Abstract
Abstract
Miscible or near-miscible water-alternating-gas (WAG) flooding is an attaractive process for medium viscosity (30–300 cp) oils if solvents are available. Four fluid phases can develop in these processes. Very few reservoir simulators and none of the published streamline simulators can handle four fluid phases. In this work, we have developed a four-phase streamline module that works with an existing finite-difference simulator to study gas or WAG injections in medium viscosity reservoirs. 2-D and 3-D simulations of WAG injections in quarter five-spot models have been demonstrated using this simulator. WAG injection simulation of the reservoir oil indicates that four phases exist near the gas-oil displacement front. The second liquid phase (or the third hydrocarbon phase) is present in many grid blocks under the conditions studied. WAG injection improves the sweep over the single slug solvent injection. For the cases studied, the sweep efficiency increases with the WAG ratio, but this result cannot be generalized. Reservoir hetrogeneity also affects the sweep. Gravity override is observed in WAG simulations with the vertical (X-Z) crossection. Oil recovery is low in the lower part of the reservoir. Horizontal production wells affect the fluid flow and thus the sweep of the reservoirs.
Introduction
There are many moderately viscous (30–300 cp) oil reservoirs where the viscosity is not large enough to warrant thermal recovery techniques. Miscible or near-miscible water-alternating-gas (WAG) flooding can be considered if the waterflood recovery is small and solvents are available. West Sak / Shraeder Bluff is such a resource in the North Slope of Alaska; mixtures of natural gas liquid (NGL), lean gas (LG) and CO2 are available and have been suggested[1–2] for injection. Laboratory studies conducted by Khataniar et al 3 show that mixtures of 85% CO2–15% NGL or 60% LG-40% NGL develop miscibility at the reservoir pressure and temperature.
Most viscous oil reservoirs are also at a low temperature. When temperature < 120 ºF and pressure < 2000 psi, oil and gas mixtures can form three hydrocarbon phases (oil, gas and a second liquid phase, L2). This behavior has been shown for several West Texas oils and CO[2.4–5] Mohanty et al [6–7] have conducted slimtube/micromodel studies with the West Sak oil and hydrocarbon solvents. They showed that three hydrocarbon phases coexisted under reservoir conditions (totaling four phases if water is included) and condensation of solvent components into the oil and the resulting viscosity reduction improved oil recovery.
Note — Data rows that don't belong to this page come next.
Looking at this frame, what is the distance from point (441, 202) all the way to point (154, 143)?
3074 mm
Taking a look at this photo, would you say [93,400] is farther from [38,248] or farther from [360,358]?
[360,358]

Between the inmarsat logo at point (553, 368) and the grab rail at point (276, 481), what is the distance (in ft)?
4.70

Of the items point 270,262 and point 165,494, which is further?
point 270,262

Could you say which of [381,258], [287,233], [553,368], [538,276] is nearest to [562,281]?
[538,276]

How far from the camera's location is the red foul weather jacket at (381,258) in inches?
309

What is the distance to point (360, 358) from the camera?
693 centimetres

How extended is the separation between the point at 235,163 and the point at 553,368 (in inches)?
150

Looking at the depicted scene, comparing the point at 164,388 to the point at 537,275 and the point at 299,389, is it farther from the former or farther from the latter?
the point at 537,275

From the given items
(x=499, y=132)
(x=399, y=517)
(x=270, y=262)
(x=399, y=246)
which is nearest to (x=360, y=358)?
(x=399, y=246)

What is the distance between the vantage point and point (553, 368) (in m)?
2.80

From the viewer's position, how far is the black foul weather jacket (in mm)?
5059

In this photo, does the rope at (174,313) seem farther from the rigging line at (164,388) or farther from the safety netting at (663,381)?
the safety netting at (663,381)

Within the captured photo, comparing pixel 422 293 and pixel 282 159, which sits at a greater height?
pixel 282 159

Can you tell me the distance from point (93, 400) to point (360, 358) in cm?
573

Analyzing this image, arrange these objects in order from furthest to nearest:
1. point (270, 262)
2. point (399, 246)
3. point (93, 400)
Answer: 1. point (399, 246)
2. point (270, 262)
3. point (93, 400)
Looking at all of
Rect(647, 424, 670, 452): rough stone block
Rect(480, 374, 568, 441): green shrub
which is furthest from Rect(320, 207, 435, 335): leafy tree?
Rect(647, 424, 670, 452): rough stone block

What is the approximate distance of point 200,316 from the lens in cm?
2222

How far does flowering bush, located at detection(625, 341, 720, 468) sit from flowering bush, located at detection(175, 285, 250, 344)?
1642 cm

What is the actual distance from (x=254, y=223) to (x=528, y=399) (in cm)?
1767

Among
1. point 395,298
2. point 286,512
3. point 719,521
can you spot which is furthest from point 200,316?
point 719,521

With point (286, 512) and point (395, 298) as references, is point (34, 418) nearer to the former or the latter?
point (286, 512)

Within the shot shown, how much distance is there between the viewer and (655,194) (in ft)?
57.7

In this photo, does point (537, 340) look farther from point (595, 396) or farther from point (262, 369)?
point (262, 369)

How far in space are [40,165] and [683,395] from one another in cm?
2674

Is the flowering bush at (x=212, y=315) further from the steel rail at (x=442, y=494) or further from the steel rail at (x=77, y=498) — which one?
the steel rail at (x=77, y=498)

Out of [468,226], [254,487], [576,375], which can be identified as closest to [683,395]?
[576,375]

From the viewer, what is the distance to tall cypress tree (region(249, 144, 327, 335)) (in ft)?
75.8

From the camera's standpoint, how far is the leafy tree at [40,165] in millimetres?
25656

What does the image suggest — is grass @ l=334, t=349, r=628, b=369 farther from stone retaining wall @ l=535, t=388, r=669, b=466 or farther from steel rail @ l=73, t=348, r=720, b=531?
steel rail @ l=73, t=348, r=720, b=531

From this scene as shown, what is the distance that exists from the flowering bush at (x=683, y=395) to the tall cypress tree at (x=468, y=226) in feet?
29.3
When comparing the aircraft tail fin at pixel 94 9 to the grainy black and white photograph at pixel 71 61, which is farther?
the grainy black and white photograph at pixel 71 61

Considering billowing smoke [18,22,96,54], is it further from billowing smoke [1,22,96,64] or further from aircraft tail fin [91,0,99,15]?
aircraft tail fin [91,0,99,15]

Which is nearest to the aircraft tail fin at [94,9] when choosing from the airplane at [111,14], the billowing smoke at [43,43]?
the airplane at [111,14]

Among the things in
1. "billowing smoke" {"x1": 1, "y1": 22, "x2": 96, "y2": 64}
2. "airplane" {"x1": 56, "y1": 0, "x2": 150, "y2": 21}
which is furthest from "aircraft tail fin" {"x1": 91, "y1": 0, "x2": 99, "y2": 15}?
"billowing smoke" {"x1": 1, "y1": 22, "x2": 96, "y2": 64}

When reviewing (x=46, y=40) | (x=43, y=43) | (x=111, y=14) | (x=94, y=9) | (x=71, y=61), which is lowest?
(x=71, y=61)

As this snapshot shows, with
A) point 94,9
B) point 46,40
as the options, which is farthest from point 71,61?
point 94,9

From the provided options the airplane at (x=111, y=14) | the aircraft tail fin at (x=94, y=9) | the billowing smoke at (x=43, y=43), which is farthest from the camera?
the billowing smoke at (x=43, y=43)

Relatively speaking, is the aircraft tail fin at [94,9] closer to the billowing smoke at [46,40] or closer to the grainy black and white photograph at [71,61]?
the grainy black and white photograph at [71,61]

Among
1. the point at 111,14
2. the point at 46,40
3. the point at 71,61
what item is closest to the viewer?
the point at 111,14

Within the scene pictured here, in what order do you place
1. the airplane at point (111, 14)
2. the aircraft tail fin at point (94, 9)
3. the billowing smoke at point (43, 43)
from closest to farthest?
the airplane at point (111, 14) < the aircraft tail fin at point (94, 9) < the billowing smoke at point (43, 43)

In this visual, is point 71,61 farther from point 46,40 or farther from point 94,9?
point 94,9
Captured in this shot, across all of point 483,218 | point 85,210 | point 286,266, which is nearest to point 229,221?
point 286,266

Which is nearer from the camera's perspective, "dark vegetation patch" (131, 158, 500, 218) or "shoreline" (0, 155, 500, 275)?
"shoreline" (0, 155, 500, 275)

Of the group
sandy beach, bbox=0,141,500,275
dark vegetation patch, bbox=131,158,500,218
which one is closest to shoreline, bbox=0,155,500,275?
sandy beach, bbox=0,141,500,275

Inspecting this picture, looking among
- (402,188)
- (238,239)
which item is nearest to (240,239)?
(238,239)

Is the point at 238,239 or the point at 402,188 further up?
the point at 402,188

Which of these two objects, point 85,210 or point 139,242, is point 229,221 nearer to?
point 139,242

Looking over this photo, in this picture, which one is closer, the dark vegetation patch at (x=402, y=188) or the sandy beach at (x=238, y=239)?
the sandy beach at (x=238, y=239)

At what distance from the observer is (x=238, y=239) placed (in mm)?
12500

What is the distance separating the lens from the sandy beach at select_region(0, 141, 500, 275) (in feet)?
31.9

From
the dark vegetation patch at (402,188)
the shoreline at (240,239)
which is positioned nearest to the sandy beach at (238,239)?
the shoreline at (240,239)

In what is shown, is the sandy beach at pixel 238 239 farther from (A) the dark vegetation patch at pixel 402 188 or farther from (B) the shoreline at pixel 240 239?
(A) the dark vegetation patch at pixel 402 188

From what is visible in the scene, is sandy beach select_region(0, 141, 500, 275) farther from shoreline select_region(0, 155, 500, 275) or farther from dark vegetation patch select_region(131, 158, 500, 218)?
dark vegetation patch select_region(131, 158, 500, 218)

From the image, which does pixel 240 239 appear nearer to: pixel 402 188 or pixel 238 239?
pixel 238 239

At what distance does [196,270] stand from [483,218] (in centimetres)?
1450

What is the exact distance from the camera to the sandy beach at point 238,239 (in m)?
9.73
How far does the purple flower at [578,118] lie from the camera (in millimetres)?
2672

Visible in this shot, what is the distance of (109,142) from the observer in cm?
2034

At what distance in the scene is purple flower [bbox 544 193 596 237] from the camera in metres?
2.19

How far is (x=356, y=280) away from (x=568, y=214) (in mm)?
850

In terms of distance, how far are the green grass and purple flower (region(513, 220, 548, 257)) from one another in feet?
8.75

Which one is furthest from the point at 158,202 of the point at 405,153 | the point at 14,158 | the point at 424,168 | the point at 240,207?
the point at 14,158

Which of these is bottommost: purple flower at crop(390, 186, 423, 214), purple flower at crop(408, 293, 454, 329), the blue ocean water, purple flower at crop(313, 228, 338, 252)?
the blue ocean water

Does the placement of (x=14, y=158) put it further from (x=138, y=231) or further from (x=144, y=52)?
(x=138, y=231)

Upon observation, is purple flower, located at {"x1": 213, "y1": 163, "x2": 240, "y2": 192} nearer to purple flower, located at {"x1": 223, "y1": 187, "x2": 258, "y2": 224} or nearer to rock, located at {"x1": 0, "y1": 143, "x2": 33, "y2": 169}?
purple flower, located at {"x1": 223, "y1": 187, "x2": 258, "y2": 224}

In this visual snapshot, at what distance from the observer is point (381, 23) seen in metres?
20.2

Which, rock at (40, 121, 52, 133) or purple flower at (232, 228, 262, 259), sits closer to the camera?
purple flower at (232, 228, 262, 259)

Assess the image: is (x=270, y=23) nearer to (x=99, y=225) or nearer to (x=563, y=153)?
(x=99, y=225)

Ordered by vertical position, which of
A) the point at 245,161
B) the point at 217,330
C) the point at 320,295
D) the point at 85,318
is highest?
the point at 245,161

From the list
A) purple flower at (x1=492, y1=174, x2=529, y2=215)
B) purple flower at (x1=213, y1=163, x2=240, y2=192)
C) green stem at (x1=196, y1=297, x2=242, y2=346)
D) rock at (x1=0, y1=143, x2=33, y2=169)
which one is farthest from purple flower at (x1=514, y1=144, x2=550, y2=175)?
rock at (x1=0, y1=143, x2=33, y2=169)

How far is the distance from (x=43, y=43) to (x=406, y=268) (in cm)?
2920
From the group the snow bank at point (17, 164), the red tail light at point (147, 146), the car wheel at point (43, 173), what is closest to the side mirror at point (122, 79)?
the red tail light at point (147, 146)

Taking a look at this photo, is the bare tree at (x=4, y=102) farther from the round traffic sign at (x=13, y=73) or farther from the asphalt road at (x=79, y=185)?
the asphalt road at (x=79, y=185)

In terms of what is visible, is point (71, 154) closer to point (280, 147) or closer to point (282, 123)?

Mechanistic modeling of WAG processes in these reservoirs involves modeling of four fluid phases, which most commercial reservoir simulators are not designed to handle. There are two issues related to four fluid phases: computation of phase equilibrium of three hydrocarbon phases and modeling of relative permeability of four phases. Many phase behavior packages have the capability of computing phase equilibria between three hydrocarbon phases. Such computations are, however, much more computationally expensive than two-phase equilibria calculations.[8] Measurement of four phase relative permeability is difficult if not impossible; little experimental data is available on four-phase flow. Four-phase relative permeability models have been hypothesized in the past. Guler et al. [9] have proposed a four-phase relative permeability model based on the Baker model[10] for three-phase flow for water-wet media. Li et al.[11] have proposed a four-phase relative permeability model for mixed-wet reservoirs. UTCOMP[12] is one of the finite-difference-based simulators which can handle three hydrocarbon phases and water. Guler et al[9] and Li et al.[11] have conducted compositional simulations of gas and WAG injection in typical patterns of visous oil reservoirs involving four phases. These simulations are computationally very expensive primarily due to three-phase flash calculations, leading to the use of small number of grid blocks and high numerical dispersion. Thus, there is a need for more efficient computational techniques.